Tuesday, January 24, 2012

1/24/2012

Jimi Hendrix -- "All Along the Watchtower"

I find myself suspicious of the big guitar players of the classic rock era.  They generally boasted little in terms of subtlety, and the formulas they rode to stardom sometimes seem a little easy, despite their technical proficiency.  Also, the edge wore off pretty quickly with a lot of them.  Eric Clapton quickly became a lot less interesting without the psychedelic tendencies of Jack Bruce and Ginger Baker to urge him on. 

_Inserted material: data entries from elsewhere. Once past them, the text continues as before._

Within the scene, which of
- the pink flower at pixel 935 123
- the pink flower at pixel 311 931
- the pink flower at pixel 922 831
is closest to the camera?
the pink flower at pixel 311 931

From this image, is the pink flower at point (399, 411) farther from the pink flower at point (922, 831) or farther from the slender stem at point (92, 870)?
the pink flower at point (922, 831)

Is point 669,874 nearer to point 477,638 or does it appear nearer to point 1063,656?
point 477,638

There's something about Hendrix, though, that sets him apart.  The funk and soul of his music are part of it.  The leanness of the music, even with studio overdubs and effects, works much to its credit.  Hendrix could write a good song, but here's a situation in which he was better off with someone else's.  Of course, when that someone else is Bob Dylan, the stakes run pretty high.  The ratio of bad Dylan covers to good Dylan covers is, overall, pretty dismal.  This song is easy to cover -- three basic chords, and it's the Hendrix version people are covering, not Dylan's -- but it's hard to make it sound good.  Maybe it's the heavy strings Hendrix used, or maybe it was the upside-down guitar, but whatever the case, there is a distinctive signature in everything Hendrix played.  Here's a song with a kind of gravity to it, and Hendrix manages to channel its downward minor-key energy into something powerful, urgent, and profound, even though it's just about impossible to say what exactly the song is really about.